SELECTED PASSAGE ::
▬▬▬▬▬▬▬▬▬▬

Visiting my family in Adelaide, South Australia, I have
three or four non-negotiable activities, all of which fall within the city
square mile. One of these is a visit to the Art Gallery of South Australia
where I love to see the post-war Australian paintings. This visit, however, the
genteel folk of Adelaide had made so much noise about their new director’s
recent choice of temporary installation that I made a beeline for Gallery 15 on
the upper floor to see the Russian collective, AES + F’s Allegoria Sacra, 2011.
Giovanni Bellini, Allegoria Sacra, 1485-88 |
Allegoria
Sacra, the third part of a trilogy depicting,
heaven, earth and purgatory, is apparently conceived after Bellini’s painting
of the same title from 1485-88. Where Bellini’s characters are suspended on a
terrace or landing, grouped according to their age, gender, social station, AES
+ F’s allegory is set in an airport. The modern airport is, as Foucault told us
all those years ago, an other space, a place where all social hierarchies
become alleviated as everyone waist, suspended in a time and place that is
neither then nor now, here nor there. AES + F use this liminal space and time
to explore the alienation, the stereotyping, the paranoia and destruction of
the contemporary world. Characters are grouped, as they are in Bellini’s work,
according to gender, age, and in an obvious contemporary turn, according to
their race and religious persuasion. For example, we see young middle eastern
men who we immediately interpret as would-be terrorists, two gay men with
their perfectly identical twin girls who we assume are the product of IVF, a
young boy with the SS insignia tattooed on his neck who wields a baseball bat,
model-like white men and women who appear to have stepped off the page of Vogue
magazine, and a group of Asian men who are identical in their physical
appearance, dress, mannerisms, even their actions.
AES + F, Allegoria Sacra, 2011 |
All of these characters proliferate across
the 45 minute video. As still photographic images that are put into motion,
animated through computer generated video images, what is most impressive is
the self consciousness of the images. We perceive the motion as it happens, at
times, morphing or stuttering as one image becomes another, as the figures at
times awkwardly progress across the huge screen. As viewers we are carried
along by the rich soundtrack, that, like the images, is at one and the same time
foreboding, dark, and in the vein of all good Romantic aesthetics, energizing,
filling us with awe and wonder.

▬▬▬▬▬▬▬▬▬▬

PROVIDED ENTRIES ::
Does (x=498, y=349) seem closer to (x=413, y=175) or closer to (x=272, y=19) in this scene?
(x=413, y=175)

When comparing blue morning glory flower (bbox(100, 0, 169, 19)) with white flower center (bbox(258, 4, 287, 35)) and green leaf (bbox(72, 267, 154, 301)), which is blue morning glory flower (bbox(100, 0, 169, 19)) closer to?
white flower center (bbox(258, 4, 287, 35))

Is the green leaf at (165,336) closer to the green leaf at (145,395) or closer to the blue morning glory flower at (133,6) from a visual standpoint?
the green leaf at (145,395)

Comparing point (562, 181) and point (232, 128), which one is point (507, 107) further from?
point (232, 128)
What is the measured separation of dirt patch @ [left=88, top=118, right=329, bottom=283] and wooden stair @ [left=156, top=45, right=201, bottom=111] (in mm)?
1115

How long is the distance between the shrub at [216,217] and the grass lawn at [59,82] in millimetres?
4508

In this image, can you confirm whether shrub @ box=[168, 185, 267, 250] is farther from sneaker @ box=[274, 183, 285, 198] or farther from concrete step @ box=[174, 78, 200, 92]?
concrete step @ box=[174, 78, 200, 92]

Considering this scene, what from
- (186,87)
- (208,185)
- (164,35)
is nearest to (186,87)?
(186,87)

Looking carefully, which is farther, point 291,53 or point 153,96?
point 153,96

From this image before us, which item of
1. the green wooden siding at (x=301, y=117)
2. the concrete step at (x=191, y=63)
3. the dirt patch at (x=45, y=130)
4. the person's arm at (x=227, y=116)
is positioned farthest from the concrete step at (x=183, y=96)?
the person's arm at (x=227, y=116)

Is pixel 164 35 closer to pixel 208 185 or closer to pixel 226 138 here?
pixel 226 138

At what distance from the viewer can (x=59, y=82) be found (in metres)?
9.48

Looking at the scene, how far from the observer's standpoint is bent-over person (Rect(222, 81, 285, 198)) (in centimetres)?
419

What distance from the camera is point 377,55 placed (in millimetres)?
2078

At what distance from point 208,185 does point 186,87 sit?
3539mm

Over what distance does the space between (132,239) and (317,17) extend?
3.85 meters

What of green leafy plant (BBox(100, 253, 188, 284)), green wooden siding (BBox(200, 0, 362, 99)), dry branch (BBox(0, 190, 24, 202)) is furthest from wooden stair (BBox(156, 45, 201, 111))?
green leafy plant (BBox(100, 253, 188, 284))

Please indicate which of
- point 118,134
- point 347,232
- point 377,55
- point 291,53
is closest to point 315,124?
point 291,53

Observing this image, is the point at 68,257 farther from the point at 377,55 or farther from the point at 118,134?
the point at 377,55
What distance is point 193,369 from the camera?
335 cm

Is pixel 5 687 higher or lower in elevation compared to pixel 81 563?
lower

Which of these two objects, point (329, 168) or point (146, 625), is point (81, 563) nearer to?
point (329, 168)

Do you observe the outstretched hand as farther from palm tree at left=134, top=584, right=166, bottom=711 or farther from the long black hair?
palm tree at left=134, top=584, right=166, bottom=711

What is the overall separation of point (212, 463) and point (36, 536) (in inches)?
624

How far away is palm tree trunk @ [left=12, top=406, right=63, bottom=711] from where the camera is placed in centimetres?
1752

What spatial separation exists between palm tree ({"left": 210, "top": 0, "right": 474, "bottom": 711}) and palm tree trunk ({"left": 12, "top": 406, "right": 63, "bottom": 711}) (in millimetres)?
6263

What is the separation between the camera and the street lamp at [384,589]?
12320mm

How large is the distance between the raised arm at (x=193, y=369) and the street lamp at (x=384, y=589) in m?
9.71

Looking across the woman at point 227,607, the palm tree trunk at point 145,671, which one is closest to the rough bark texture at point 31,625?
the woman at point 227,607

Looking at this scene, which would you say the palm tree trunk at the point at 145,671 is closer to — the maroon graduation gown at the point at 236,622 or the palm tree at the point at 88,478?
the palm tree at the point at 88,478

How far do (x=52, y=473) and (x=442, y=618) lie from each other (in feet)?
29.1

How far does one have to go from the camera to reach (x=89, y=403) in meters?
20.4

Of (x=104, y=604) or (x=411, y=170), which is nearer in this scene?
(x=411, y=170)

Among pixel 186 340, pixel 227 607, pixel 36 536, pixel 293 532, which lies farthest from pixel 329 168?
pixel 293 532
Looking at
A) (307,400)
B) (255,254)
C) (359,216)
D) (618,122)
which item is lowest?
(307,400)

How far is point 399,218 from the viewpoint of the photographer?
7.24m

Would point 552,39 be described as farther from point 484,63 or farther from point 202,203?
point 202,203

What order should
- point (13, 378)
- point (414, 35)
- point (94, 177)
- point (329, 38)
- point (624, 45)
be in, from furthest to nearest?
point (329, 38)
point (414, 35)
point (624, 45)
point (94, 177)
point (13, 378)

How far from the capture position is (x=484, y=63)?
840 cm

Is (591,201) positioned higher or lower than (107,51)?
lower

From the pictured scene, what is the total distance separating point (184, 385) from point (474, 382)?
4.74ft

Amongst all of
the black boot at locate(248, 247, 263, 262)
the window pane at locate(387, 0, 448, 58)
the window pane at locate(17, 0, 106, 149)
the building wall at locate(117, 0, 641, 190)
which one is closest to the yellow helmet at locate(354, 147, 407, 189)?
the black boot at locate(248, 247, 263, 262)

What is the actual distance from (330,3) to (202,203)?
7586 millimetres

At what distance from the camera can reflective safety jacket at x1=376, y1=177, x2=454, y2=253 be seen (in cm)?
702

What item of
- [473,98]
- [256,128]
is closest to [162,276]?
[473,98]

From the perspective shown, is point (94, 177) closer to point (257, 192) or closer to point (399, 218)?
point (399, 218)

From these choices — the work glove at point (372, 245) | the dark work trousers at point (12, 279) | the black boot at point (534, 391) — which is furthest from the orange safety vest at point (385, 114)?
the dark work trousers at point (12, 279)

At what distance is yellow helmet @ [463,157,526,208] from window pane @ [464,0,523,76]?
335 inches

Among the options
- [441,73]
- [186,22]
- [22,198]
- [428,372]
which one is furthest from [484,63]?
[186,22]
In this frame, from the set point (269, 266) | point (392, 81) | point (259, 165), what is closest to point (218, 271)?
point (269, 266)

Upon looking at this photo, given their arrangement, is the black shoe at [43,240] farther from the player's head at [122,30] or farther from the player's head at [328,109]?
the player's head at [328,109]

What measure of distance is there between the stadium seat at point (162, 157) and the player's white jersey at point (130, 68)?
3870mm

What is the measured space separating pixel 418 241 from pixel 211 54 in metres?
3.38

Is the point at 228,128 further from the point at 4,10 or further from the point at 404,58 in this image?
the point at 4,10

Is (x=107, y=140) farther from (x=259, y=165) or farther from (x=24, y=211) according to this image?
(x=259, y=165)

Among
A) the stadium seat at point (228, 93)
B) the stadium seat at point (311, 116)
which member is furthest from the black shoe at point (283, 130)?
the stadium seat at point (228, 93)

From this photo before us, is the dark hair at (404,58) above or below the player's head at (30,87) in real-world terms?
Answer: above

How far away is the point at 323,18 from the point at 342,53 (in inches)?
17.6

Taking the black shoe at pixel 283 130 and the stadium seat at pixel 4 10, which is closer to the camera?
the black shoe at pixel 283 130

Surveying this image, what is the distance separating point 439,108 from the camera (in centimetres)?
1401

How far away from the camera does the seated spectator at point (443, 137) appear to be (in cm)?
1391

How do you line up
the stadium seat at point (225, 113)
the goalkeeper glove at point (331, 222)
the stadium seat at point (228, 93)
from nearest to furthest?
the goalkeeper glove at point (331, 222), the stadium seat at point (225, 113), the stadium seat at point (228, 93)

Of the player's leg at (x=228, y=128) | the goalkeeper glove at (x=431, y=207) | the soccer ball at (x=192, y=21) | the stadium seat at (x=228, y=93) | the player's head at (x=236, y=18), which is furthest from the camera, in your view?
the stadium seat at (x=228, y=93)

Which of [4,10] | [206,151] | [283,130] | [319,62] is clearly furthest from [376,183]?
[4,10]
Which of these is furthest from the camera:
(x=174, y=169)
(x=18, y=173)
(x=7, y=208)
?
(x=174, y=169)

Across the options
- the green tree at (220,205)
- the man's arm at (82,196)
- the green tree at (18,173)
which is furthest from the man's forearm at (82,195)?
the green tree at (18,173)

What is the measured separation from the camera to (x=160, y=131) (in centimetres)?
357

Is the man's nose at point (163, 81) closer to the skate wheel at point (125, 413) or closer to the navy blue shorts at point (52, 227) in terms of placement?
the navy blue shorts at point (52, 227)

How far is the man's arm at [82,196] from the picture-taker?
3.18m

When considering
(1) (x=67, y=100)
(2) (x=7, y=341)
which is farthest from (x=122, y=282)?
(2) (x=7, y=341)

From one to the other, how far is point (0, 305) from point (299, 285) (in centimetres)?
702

▬▬▬▬▬▬▬▬▬▬

JOBS ::
A. Please reproduce the part of the Allegoria Sacra review that begins at the words "Visiting my family" and stops after "Allegoria Sacra, 2011.".
B. Write out the records word for word, starting at the line that has "When considering" and stopping after the final line of the records.

RESPONSE LIST ::
A.
Visiting my family in Adelaide, South Australia, I have
three or four non-negotiable activities, all of which fall within the city
square mile. One of these is a visit to the Art Gallery of South Australia
where I love to see the post-war Australian paintings. This visit, however, the
genteel folk of Adelaide had made so much noise about their new director’s
recent choice of temporary installation that I made a beeline for Gallery 15 on
the upper floor to see the Russian collective, AES + F’s Allegoria Sacra, 2011.

B.
When considering
(1) (x=67, y=100)
(2) (x=7, y=341)
which is farthest from (x=122, y=282)?
(2) (x=7, y=341)

From one to the other, how far is point (0, 305) from point (299, 285) (in centimetres)?
702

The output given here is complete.